INFORMATION SHOWN:

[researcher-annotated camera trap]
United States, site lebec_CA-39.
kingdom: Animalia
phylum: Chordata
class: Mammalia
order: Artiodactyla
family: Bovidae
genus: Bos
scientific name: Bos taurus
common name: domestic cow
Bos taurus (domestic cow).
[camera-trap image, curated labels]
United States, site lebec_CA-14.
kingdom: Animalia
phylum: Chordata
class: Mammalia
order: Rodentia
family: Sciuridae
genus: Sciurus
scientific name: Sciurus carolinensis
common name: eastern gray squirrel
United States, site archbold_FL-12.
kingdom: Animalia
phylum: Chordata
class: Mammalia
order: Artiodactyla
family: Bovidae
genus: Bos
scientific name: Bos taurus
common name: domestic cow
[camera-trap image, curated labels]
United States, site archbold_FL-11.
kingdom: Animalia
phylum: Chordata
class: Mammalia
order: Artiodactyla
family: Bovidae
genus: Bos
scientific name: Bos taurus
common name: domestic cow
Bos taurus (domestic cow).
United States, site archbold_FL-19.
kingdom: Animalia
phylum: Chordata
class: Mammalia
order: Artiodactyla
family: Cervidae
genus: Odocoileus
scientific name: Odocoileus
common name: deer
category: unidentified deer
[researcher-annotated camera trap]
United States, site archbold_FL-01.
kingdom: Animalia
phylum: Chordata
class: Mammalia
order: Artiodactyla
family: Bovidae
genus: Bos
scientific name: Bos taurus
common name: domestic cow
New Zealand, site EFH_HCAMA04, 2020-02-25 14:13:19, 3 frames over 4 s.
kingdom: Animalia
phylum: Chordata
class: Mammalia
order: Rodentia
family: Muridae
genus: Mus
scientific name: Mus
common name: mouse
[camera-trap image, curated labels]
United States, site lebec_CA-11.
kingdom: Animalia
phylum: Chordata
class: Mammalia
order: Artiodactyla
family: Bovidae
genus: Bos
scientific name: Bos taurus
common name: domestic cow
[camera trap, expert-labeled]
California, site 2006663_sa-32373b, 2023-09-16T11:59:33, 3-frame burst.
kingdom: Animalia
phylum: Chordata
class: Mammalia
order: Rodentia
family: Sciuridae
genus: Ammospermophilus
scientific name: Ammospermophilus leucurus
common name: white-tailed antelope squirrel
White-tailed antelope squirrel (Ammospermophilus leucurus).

TASK TO COMPLETE:
Write back every line of the material exactly as it was provided.

RESPONSE BELOW:
[researcher-annotated camera trap]
United States, site lebec_CA-39.
kingdom: Animalia
phylum: Chordata
class: Mammalia
order: Artiodactyla
family: Bovidae
genus: Bos
scientific name: Bos taurus
common name: domestic cow
Bos taurus (domestic cow).
[camera-trap image, curated labels]
United States, site lebec_CA-14.
kingdom: Animalia
phylum: Chordata
class: Mammalia
order: Rodentia
family: Sciuridae
genus: Sciurus
scientific name: Sciurus carolinensis
common name: eastern gray squirrel
United States, site archbold_FL-12.
kingdom: Animalia
phylum: Chordata
class: Mammalia
order: Artiodactyla
family: Bovidae
genus: Bos
scientific name: Bos taurus
common name: domestic cow
[camera-trap image, curated labels]
United States, site archbold_FL-11.
kingdom: Animalia
phylum: Chordata
class: Mammalia
order: Artiodactyla
family: Bovidae
genus: Bos
scientific name: Bos taurus
common name: domestic cow
Bos taurus (domestic cow).
United States, site archbold_FL-19.
kingdom: Animalia
phylum: Chordata
class: Mammalia
order: Artiodactyla
family: Cervidae
genus: Odocoileus
scientific name: Odocoileus
common name: deer
category: unidentified deer
[researcher-annotated camera trap]
United States, site archbold_FL-01.
kingdom: Animalia
phylum: Chordata
class: Mammalia
order: Artiodactyla
family: Bovidae
genus: Bos
scientific name: Bos taurus
common name: domestic cow
New Zealand, site EFH_HCAMA04, 2020-02-25 14:13:19, 3 frames over 4 s.
kingdom: Animalia
phylum: Chordata
class: Mammalia
order: Rodentia
family: Muridae
genus: Mus
scientific name: Mus
common name: mouse
[camera-trap image, curated labels]
United States, site lebec_CA-11.
kingdom: Animalia
phylum: Chordata
class: Mammalia
order: Artiodactyla
family: Bovidae
genus: Bos
scientific name: Bos taurus
common name: domestic cow
[camera trap, expert-labeled]
California, site 2006663_sa-32373b, 2023-09-16T11:59:33, 3-frame burst.
kingdom: Animalia
phylum: Chordata
class: Mammalia
order: Rodentia
family: Sciuridae
genus: Ammospermophilus
scientific name: Ammospermophilus leucurus
common name: white-tailed antelope squirrel
White-tailed antelope squirrel (Ammospermophilus leucurus).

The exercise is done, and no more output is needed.